17. September 2021
GBO § 35

Erbscheinsverlangen des Grundbuchamts bei Ausschlagung der Erbschaft durch den aufgrund notariellen Testaments primär berufenen Alleinerben; Nachweis der Ersatzerbfolge

GBO § 35
Erbscheinsverlangen des Grundbuchamts bei Ausschlagung der Erbschaft durch den aufgrund notariellen Testaments primär berufenen Alleinerben; Nachweis der Ersatzerbfolge

I. Sachverhalt
Ersatzerben beabsichtigen, eine Immobilie zu veräußern. Als Erbnachweis liegt eine notariell beurkundete Verfügung von Todes wegen vor, in der ein Alleinerbe und die Ersatzerben namentlich benannt sind. Der Alleinerbe hat die Erbschaft zu Protokoll des Nachlassgerichts ausgeschlagen, gleichzeitig haben die Ersatzerben zu Protokoll des Nachlassgerichts erklärt, dass sie die Erbschaft annehmen. Aus dem Protokoll ergibt sich weiter, dass die Ausschlagung des Alleinerben innerhalb der Ausschlagungsfrist erfolgt ist.

II. Frage
Genügt als Erbnachweis im Sinne des § 35 GBO die eröffnete Verfügung von Todes wegen in Verbindung mit dem Protokoll des Nachlassgerichts, um den erfolgten Eintritt der (Ersatz-)Erben nachzuweisen, oder ist ein Erbschein erforderlich?

III. Zur Rechtslage
1. Nachweis der Erbfolge
Der Nachweis der Erbfolge kann regelmäßig nur durch einen Erbschein oder ein Europäisches Nachlasszeugnis geführt werden (§ 35 Abs. 1 S. 1 GBO). Beruht jedoch die Erbfolge auf einer Verfügung von Todes wegen, die in einer öffentlichen Urkunde enthalten ist, so genügt es, wenn anstelle des Erbscheins die Verfügung und die Niederschrift über die Eröffnung der Verfügung vorgelegt werden. Erachtet das Grundbuchamt die Erbfolge durch diese Urkunden nicht für nachgewiesen, so kann es die Vorlegung eines Erbscheins oder eines Europäischen Nachlasszeugnisses verlangen (§ 35 Abs. 1 S. 2 GBO).

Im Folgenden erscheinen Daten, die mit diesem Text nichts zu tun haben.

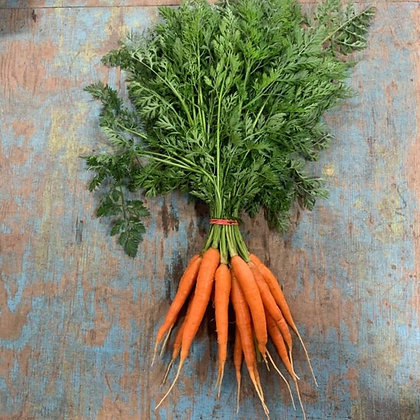 Carrots / Carottes, with Top, Organic (bunch)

Im vorliegenden Sachverhalt liegt eine öffentlich beurkundete Verfügung vor. Jedoch steht nicht der Nachweis des Erbrechts des dort primär benannten Alleinerben in Frage, sondern der für die namentlich benannten Ersatzerben, die nach Ausschlagung der Erbschaft durch den Alleinerben nachrücken. Fraglich ist, ob auch in dieser Fallkonstellation die Vorlage eines Erbscheins noch nach § 35 Abs. 1 S. 2 Hs. 1 GBO entbehrlich ist. § 35 Abs. 1 S. 2 Hs. 2 GBO räumt nach ständiger obergerichtlicher Rechtsprechung dem Grundbuchamt kein Ermessen ein, ob es sich mit der Vorlegung der öffentlich beurkundeten Verfügung begnügt oder ob es einen Erbschein fordern will. Das Grundbuchamt hat eine ihm vorgelegte letztwillige Verfügung vielmehr zunächst nach ihrer äußeren Form und nach ihrem Inhalt zu prüfen. Einen Erbschein darf es in diesen Fällen nur dann verlangen, wenn sich bei der Prüfung der Verfügung hinsichtlich des behaupteten Erbrechts Zweifel ergeben, die nur durch weitere Ermittlungen über den Willen des Erblassers oder über die tatsächlichen Verhältnisse geklärt werden können (allgemeiner Überblick: Meikel/Krause/Weber, GBO, 12. Aufl. 2021, § 35 Rn. 116 ff.; Demharter, GBO, 32. Aufl. 2021, § 35 Rn. 39; BeckOK-GBO/Wilsch, Std.: 1.8.2021, § 35 Rn. 102 ff.). Eigene Ermittlungen tatsächlicher Art darf das Grundbuchamt also nicht anstellen. Jedoch hat es vorgelegte öffentliche Urkunden anderer Art sowie offenkundige Tatsachen bei der Aus­legung der Verfügung (und der Feststellung des Erbrechts) zu berücksichtigen (etwa OLG Hamm ZEV 2014, 609; OLG Hamm FGPrax 2011, 223; BayObLG FGPrax 2000, 179; Demharter, § 35 Rn. 40; Letzteres grundsätzlich ablehnend dagegen Meikel/Krause/Weber, § 35 Rn. 127).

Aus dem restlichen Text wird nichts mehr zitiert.